RECORDS SUPPLIED
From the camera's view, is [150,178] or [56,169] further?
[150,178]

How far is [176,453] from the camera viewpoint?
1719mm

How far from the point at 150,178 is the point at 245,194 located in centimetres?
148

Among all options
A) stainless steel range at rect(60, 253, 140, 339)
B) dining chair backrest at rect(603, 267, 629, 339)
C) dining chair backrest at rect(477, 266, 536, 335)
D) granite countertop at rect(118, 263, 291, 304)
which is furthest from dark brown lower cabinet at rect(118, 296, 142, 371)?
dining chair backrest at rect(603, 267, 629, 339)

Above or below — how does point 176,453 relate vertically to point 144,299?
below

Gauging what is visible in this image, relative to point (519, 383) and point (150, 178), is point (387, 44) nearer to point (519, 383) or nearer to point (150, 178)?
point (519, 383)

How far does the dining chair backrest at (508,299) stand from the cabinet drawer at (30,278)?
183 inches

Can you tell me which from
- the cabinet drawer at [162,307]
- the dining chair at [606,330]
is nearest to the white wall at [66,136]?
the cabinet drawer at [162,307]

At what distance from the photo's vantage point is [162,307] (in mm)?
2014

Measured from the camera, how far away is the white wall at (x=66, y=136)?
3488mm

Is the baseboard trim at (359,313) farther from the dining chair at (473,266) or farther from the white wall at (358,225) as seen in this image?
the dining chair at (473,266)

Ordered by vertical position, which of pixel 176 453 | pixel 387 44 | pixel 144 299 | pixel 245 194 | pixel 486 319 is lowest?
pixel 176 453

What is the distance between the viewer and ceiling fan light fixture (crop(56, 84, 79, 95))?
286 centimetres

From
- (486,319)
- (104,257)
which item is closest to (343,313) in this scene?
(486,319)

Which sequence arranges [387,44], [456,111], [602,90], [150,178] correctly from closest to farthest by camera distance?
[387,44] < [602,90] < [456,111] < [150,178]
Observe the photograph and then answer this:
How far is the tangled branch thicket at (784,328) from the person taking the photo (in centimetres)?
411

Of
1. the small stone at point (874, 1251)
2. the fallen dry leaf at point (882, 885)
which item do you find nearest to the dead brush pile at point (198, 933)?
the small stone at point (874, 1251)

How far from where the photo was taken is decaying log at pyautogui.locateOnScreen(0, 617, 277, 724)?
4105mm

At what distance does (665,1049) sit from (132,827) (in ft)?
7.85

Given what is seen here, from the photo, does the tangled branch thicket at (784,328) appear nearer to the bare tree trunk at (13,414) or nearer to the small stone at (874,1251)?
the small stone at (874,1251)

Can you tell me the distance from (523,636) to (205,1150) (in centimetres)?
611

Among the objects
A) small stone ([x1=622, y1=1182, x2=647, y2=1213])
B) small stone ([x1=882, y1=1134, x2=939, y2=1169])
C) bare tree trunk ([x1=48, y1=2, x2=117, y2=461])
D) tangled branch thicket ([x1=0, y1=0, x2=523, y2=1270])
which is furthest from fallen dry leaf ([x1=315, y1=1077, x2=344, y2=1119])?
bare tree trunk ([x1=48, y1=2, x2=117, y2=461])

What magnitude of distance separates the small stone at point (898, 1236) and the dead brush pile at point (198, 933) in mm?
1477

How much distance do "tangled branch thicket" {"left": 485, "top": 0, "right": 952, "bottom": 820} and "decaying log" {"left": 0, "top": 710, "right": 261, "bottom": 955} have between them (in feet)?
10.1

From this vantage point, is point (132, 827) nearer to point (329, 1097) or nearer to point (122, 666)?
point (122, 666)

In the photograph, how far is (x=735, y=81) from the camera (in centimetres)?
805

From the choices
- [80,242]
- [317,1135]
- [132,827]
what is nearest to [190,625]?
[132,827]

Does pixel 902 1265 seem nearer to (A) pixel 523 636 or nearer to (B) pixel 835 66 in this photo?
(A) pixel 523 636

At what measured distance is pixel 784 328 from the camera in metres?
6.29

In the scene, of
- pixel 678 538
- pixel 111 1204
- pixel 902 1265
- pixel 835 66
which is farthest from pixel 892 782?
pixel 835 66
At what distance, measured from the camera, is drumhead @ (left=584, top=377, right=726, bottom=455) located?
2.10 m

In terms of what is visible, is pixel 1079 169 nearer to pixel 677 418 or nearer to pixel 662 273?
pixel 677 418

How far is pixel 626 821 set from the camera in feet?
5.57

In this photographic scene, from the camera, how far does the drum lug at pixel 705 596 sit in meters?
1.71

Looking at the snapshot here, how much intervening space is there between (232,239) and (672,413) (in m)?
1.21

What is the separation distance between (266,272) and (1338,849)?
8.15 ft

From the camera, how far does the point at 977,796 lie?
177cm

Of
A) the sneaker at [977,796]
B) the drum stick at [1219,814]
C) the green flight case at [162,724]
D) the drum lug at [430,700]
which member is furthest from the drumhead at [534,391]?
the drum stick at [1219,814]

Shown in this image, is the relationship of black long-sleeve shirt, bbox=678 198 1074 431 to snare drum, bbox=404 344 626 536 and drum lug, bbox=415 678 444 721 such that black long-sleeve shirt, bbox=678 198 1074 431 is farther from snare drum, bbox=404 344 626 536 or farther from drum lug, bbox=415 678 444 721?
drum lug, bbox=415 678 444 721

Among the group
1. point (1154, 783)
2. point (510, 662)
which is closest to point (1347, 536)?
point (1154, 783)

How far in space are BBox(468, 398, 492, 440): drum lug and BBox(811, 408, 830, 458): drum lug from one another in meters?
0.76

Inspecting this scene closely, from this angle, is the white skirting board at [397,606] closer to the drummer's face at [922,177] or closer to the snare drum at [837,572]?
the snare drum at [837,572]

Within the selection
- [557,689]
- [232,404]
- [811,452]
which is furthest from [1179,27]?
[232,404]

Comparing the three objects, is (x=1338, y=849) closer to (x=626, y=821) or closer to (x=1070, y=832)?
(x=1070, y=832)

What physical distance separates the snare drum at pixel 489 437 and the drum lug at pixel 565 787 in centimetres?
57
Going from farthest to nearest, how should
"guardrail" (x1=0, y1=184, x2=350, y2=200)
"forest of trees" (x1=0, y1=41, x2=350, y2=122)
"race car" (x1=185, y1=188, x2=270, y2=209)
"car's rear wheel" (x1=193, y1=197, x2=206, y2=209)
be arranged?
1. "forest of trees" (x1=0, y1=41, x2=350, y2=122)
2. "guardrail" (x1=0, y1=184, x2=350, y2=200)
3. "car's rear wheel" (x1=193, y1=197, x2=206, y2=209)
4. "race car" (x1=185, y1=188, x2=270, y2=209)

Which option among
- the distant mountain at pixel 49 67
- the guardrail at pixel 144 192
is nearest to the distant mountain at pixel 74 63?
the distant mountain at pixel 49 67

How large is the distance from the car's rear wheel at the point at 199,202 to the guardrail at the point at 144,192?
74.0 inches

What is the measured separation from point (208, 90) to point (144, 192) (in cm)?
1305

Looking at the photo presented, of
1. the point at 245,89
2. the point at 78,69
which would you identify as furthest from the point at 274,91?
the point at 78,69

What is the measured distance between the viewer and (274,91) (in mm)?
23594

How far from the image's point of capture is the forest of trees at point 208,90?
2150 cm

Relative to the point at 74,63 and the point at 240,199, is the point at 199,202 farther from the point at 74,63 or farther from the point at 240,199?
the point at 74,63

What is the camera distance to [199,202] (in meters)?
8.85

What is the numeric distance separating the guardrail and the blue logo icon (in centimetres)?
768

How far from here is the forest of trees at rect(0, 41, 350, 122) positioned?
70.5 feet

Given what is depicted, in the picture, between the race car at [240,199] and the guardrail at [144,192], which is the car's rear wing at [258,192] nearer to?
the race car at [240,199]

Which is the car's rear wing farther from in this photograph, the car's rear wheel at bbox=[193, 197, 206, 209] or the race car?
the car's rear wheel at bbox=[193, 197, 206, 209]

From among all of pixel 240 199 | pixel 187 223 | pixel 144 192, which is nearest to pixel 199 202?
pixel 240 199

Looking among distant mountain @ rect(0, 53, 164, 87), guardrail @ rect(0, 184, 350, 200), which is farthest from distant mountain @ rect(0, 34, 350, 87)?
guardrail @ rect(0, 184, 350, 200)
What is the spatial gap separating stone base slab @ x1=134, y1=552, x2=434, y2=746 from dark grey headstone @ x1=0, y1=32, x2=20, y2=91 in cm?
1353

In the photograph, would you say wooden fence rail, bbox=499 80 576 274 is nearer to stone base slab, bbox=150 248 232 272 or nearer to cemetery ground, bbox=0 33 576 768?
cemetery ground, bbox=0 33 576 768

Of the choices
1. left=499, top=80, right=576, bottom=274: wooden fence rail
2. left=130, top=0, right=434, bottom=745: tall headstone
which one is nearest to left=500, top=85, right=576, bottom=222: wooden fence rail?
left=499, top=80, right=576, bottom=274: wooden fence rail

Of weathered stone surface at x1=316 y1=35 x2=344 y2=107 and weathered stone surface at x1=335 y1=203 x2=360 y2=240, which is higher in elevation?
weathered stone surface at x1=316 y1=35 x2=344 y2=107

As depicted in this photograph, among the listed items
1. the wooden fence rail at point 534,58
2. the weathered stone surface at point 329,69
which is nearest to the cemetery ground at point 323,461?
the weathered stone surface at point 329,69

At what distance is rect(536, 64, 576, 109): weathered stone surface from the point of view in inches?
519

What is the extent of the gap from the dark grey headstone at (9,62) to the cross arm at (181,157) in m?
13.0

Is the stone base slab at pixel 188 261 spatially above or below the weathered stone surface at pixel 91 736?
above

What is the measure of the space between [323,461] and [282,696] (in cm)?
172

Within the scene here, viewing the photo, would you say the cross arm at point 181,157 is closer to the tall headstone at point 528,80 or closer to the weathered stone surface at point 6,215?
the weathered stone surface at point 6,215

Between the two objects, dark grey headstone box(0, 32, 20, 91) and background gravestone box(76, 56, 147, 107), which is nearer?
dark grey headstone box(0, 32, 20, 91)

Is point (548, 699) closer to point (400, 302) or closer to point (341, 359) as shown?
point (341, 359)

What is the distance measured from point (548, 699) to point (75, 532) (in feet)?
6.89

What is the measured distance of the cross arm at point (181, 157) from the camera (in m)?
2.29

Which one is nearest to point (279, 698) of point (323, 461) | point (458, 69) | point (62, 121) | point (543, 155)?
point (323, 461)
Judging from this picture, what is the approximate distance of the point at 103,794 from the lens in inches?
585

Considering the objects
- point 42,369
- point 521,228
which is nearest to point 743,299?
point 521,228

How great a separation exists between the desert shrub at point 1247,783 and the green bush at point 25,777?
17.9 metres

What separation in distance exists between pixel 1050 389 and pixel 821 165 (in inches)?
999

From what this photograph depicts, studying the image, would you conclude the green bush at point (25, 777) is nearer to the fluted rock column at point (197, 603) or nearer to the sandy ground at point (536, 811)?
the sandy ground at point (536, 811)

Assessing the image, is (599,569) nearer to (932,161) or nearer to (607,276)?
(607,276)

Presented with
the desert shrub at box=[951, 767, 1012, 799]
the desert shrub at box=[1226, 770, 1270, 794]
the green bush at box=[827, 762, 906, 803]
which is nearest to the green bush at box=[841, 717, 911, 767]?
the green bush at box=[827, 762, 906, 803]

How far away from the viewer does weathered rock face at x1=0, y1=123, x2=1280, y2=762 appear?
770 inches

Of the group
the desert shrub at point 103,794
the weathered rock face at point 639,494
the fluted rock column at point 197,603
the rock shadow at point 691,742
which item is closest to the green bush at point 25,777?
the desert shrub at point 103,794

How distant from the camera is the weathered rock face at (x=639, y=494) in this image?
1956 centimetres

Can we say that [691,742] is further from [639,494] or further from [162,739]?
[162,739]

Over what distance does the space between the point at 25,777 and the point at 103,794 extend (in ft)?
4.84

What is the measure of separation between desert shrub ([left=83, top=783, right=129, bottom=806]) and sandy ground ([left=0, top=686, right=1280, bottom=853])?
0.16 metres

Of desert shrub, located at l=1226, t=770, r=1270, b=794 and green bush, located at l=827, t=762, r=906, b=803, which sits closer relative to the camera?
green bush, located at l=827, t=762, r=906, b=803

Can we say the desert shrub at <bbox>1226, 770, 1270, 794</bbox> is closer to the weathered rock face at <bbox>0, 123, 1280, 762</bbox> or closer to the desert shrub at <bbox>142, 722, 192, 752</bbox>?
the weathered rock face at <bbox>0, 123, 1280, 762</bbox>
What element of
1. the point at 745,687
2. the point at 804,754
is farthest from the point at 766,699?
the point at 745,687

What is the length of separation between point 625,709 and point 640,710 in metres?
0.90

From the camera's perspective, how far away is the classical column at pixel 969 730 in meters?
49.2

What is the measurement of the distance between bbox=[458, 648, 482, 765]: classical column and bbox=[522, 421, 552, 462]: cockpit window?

WHAT IS REQUIRED
Reproduce, word for word, the lines from the line with "What separation in" to the line with "0.16 metres", including both of those lines.

RESPONSE FOR THIS EXERCISE
What separation in distance exists between pixel 1050 389 and pixel 821 165 (in inches)?
999

From what this photograph depicts, studying the image, would you conclude the green bush at point (25, 777) is nearer to the fluted rock column at point (197, 603) or nearer to the sandy ground at point (536, 811)?
the sandy ground at point (536, 811)

Assessing the image, is (599,569) nearer to (932,161) or nearer to (607,276)?
(607,276)

Presented with
the desert shrub at box=[951, 767, 1012, 799]
the desert shrub at box=[1226, 770, 1270, 794]
the green bush at box=[827, 762, 906, 803]
which is nearest to the green bush at box=[841, 717, 911, 767]?
the green bush at box=[827, 762, 906, 803]

How far away from the viewer does weathered rock face at x1=0, y1=123, x2=1280, y2=762 appear?
770 inches

Of the group
the desert shrub at point 103,794
the weathered rock face at point 639,494
the fluted rock column at point 197,603
the rock shadow at point 691,742
which item is closest to the green bush at point 25,777?
the desert shrub at point 103,794

How distant from the camera is the weathered rock face at (x=639, y=494) in this image?
1956 centimetres

Can we say that [691,742] is further from [639,494] or further from [162,739]?
[162,739]

Over what distance does the space between the point at 25,777 and the point at 103,794 extend (in ft)?
4.84

What is the measure of separation between desert shrub ([left=83, top=783, right=129, bottom=806]) and sandy ground ([left=0, top=686, right=1280, bottom=853])?
0.16 metres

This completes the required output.